Clothing of Escaped Inmates Found in Cooks Valley–Inmates May Be Headed South

 

 

Clothing apparently belonging to the escaped inmates from the Eel River Conservation Camp near Redway (see earlier story here) was found in the garbage at the Patriot Station in Cooks Valley just north of the Mendocino line. A clerk at the gas station mini mart explained that the items were found around four P.M.  He said in a phone interview, “One of my workers was just changing the trash out and they were in a bag when she dumped.  She said it was paper bag full of whatever kind of clothes [the prisoners] wear.  Inside the garbage bag, there was a paper bag with the clothes.”  As soon as she discovered the clothes, she talked to a California Highway Patrol Officer and gave the bag to him. The men were reported earlier to be wearing orange jeans and shirts with the initials “C.D.C.R.” written on them.

The store’s surveillance tape was checked but there was no additional information to be learned.

According to Margaret Pieper of the California Correctional Center in Susanville, the investigations team is headed back to Susanville so she does not have information about the clothing being found.  However, she is willing to say that “the information that we received about the course of the whole escape is that they got a ride…and left the area.” She notes that one of the inmates comes from Santa Cruz County and other from out of Sacramento County. Nonetheless, she points out, “The belief is that they’ve left the area but historically they’ve also hidden in the woods… .”  Traditionally, she says officers saturate the area that the inmates escape from looking in every corner possible but then they start looking in other areas. “In the first 24 hours we’re looking in the area that the camp is located. Then we are following up leads that they are somewhere else.”
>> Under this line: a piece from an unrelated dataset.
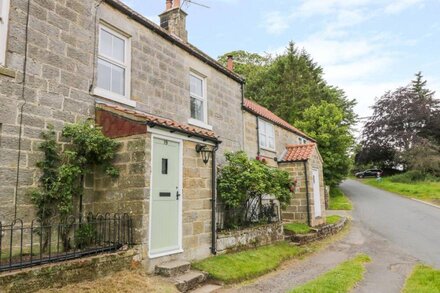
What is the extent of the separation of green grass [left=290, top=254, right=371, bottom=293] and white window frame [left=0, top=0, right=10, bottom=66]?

There are a lot of different reasons that inmates escape historically,” Pieper says when asked why one inmate, 20 year old Dennis Rene Welch would choose to leave so near his date in January 2014. She explains that contraband cell phones are a serious problem within the system.

Inmates with access to them, she explains, can use them to “negotiate escapes.” When inmates, receive Dear John letters or indications of problems at home, she says, inmates don’t think about waiting for their date of release. “If there are problems at home, they want to get home to help solve it.”